• [Work instruction] Exactly the lines from the one with "Face images show" to the end of the entries should appear in your answer, retyped word for word.

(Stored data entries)

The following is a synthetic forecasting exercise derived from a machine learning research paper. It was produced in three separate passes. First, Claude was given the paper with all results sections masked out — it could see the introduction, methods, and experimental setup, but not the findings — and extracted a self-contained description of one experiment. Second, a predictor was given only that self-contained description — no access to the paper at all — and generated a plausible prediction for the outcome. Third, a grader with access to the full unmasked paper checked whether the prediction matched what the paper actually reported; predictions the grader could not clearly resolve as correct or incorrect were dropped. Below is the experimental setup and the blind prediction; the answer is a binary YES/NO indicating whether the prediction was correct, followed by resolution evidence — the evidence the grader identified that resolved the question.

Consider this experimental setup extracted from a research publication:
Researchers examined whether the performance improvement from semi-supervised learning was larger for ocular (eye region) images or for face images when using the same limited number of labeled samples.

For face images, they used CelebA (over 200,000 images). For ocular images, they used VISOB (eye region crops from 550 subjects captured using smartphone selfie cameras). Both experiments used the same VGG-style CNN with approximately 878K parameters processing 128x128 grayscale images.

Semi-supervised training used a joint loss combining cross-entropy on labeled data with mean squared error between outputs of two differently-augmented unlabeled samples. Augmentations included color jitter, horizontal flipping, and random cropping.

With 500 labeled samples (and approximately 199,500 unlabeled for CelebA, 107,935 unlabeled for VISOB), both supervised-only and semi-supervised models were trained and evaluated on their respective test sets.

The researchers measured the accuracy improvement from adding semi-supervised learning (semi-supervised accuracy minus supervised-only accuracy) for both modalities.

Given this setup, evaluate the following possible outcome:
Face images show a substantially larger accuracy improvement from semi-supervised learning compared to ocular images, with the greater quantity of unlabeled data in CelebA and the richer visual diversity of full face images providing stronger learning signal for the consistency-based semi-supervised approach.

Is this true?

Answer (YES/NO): YES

• [Answer section]
Face images show a substantially larger accuracy improvement from semi-supervised learning compared to ocular images, with the greater quantity of unlabeled data in CelebA and the richer visual diversity of full face images providing stronger learning signal for the consistency-based semi-supervised approach.

Is this true?

Answer (YES/NO): YES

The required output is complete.